Post by charliemyers on Jun 12, 2017 7:56:41 GMT -8
I'm installing new propane lines on my '61 Compact, and plan to remove the gas light which leaves only the stove/oven that will need propane. The propane tank is mounted in the triangle formed by the frame.
I know that usually black iron pipe is used for the runs under the camper, but would that be necessary in this case? It would only be about a 12" - 16" length before running the copper vertically up to the stove. Should I just run copper the full length and protect it with something where it runs under the camper?
I don't think you need black iron. The regulator is fine for your purposes. (2 stage is an RV regulator) Go from the regulator to the copper tubing with a rubber propane hose and up and into the trailer with copper. I use a 3/8 flare nut on the copper, a male union and the hose is a 3/8 female flare fitting on the trailer end. At the regulator, it should be 3/8 IP, but CHECK anyway.
You are right in that the copper needs to be protected. Today's tubing is not near as thick walled as it was in the old days, so benefits from some sort of cover. I use split loom. If you have the old copper line, use it. Great stuff and will last forever.
Black Iron is only required after a certain year. I'm not positive when the code changed, but believe it to be in the early 70s. When I completely replumb a trailer, I do use black iron from the front to the tee point, then copper from there.
Most vintage trailers are "legal" if equipped to the RV code the year they were manufactured. Some don't even require a two stage regulator.
Great info here--I'm getting to that stage where I need to consider my propane situation. I have all the old copper tubing from my '58 Mercury. I was able to save three of the flare fittings on the tubing. Is it okay to reuse those fittings/tubing or should I redo them? Also is a male union a way to join two sections of copper tubing--essentially a splice? Thanks...
Yes, use the old nuts. The flares on the older lines are usually in good condition and seal well. Of course you have to check all fittings when done, but I've had very good luck with the older tubing and nuts.
A male union will complete a splice if you need it. I use old and new, every new flare needs to be well seated. They tend to leak at first. Have fun with it.
That's good to know. I'll be glad to use the old tubing as it feels pretty substantial. Now that I know that I will draw out what I need and make sure I have all the tubing I need. Thanks for the advice--I'm sure I'll have fun!
-The main line from the regulator tube has over the years been made from black iron pipe or copper tubing, both successfully. Iron pipe is a bit cheaper, but, if other than a straight run with a terminal tee fitting is required, can be more difficult to work with. On a previous rebuild, I had to work around a low tank and other obstacles, and pipe would have been a nightmare.
-Copper comes in two thicknesses for propane, K and L. "Soft" copper (bendable and workable for flare fittings) is for gas; "hard" is for water (solder fittings). Type K is thicker and is more commonly seen in older trailers. It is a little harder to find than type L, costs more, is harder to bend, and is tougher against under-trailer trauma. If type L is used, extra care such as covering with split plastic tubing and padding around entrance holes is needed. Type K can be bent with a cheap spring tubing bender without too much trouble. I would only use type K.
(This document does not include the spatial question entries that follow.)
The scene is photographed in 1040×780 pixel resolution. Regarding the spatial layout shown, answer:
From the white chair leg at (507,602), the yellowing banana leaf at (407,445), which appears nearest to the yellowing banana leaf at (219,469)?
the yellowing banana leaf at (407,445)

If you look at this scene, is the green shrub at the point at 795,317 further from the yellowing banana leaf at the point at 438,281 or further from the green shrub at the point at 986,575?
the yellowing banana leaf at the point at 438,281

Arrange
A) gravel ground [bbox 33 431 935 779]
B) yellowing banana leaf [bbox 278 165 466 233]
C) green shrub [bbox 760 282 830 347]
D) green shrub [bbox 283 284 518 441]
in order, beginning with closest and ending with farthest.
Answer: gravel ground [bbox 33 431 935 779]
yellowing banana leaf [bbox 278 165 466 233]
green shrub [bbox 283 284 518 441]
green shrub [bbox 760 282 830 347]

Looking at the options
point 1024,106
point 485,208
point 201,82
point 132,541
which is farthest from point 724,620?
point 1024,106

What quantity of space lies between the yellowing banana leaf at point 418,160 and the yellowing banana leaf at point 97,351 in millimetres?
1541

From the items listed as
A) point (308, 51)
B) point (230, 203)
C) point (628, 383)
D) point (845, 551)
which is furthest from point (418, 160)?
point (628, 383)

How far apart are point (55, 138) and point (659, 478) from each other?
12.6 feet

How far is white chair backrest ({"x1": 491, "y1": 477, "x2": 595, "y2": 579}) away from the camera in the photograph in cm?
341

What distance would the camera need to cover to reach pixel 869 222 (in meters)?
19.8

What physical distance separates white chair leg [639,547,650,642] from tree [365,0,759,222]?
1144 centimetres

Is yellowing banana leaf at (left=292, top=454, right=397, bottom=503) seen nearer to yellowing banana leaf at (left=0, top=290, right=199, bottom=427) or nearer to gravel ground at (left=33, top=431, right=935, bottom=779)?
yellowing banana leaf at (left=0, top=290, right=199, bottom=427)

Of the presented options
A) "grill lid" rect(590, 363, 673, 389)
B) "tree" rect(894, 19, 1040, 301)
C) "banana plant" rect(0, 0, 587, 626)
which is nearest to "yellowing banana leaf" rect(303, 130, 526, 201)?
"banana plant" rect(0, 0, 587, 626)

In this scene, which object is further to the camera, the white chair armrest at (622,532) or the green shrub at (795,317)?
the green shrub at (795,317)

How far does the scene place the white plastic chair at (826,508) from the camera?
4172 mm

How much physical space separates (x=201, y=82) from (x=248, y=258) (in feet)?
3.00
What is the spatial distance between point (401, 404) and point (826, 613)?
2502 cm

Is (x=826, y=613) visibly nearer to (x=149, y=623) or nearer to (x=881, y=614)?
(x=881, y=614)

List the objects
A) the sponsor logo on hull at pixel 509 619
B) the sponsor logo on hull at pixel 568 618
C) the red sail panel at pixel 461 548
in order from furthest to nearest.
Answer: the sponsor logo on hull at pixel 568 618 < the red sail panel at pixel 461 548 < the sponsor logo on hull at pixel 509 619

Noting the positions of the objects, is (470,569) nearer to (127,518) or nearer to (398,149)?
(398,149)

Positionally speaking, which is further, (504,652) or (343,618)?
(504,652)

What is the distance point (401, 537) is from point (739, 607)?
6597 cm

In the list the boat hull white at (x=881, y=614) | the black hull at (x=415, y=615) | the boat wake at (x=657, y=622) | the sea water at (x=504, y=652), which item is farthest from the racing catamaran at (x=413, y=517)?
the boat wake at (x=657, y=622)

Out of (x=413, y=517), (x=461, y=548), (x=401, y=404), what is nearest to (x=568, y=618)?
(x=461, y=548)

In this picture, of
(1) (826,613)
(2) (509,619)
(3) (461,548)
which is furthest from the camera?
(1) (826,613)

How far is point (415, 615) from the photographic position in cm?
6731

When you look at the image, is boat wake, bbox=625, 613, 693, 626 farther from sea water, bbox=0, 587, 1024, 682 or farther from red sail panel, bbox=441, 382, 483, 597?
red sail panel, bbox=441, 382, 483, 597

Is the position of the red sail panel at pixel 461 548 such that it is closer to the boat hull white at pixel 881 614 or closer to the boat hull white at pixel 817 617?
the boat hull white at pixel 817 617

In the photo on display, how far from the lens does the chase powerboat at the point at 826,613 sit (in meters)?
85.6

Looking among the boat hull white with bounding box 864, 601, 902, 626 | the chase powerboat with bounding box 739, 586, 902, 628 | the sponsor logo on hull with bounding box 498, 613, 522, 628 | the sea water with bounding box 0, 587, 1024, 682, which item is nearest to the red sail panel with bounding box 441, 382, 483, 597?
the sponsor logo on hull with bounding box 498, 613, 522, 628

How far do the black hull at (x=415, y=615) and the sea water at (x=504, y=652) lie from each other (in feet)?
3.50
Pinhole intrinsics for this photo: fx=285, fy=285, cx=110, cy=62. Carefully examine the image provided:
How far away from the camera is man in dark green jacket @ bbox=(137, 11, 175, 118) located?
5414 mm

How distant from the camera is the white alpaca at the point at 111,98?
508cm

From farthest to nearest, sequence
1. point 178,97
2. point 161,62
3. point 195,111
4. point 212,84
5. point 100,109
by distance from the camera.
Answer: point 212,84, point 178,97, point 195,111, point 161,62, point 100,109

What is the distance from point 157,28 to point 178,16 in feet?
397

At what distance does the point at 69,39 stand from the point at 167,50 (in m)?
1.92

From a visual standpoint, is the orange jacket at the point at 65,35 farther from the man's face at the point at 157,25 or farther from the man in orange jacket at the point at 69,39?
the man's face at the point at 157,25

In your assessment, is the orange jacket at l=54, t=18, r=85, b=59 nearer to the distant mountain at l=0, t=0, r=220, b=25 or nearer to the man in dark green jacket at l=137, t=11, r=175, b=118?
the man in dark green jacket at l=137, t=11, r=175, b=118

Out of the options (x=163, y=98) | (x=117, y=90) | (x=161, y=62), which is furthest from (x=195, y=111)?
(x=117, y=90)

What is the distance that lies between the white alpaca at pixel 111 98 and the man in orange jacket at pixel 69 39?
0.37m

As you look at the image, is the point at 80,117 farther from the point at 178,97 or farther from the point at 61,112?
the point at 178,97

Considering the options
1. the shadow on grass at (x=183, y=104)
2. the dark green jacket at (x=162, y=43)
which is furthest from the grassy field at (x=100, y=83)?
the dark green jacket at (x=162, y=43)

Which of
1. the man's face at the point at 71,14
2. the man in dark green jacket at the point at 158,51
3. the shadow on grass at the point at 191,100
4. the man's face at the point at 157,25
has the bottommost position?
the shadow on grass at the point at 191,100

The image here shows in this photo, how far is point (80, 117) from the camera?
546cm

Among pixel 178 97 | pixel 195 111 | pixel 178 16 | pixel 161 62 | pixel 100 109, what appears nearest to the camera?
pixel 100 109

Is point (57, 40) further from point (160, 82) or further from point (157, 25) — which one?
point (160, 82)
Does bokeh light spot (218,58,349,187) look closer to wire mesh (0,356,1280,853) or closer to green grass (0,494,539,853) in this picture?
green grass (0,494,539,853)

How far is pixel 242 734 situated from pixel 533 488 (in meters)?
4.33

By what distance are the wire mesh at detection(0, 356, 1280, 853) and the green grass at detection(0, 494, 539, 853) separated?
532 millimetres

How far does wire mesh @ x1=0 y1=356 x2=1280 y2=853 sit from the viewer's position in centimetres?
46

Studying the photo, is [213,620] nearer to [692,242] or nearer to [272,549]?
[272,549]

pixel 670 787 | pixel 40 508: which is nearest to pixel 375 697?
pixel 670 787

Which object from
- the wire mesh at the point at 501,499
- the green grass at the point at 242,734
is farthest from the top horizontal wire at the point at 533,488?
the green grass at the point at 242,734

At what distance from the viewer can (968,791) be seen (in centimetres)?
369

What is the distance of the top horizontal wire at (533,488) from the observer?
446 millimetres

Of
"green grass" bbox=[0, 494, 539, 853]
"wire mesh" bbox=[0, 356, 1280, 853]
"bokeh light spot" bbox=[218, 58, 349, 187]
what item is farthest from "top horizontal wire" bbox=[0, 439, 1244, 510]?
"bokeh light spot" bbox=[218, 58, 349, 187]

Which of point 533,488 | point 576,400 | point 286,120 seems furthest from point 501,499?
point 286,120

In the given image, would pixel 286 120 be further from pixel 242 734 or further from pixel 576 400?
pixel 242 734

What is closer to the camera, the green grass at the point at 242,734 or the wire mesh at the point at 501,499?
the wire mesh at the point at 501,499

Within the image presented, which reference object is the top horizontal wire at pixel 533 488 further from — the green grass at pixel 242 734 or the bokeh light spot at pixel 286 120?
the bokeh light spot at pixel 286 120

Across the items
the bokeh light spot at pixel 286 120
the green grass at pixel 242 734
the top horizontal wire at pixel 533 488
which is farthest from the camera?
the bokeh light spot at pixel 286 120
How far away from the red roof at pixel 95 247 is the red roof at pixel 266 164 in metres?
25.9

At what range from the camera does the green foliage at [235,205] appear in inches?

-All tubing fittings/connections must be kept underneath the trailer, outside. The only inside fittings are at the appliance connections.
-The old fittings can be reused if cleaned. However, the nuts can have stress cracks from over-tightening that can be hard to see and then require cutting off your nice, new flare to replace. It seems worth it to me to use new nuts for this reason, even if reusing an old fitting. Old type K tubing should be fine to reuse if undamaged.
Thanks for the quick tutorial. You included a lot of information and it's definitely not TMI. I've seen several of these terms before and didn't know what they meant--now I do. I think my trailer had some internal fittings and connections so I will put them on them outside and underneath. Are the fittings available at Lowes or Homey D or an RV shop? Thanks again!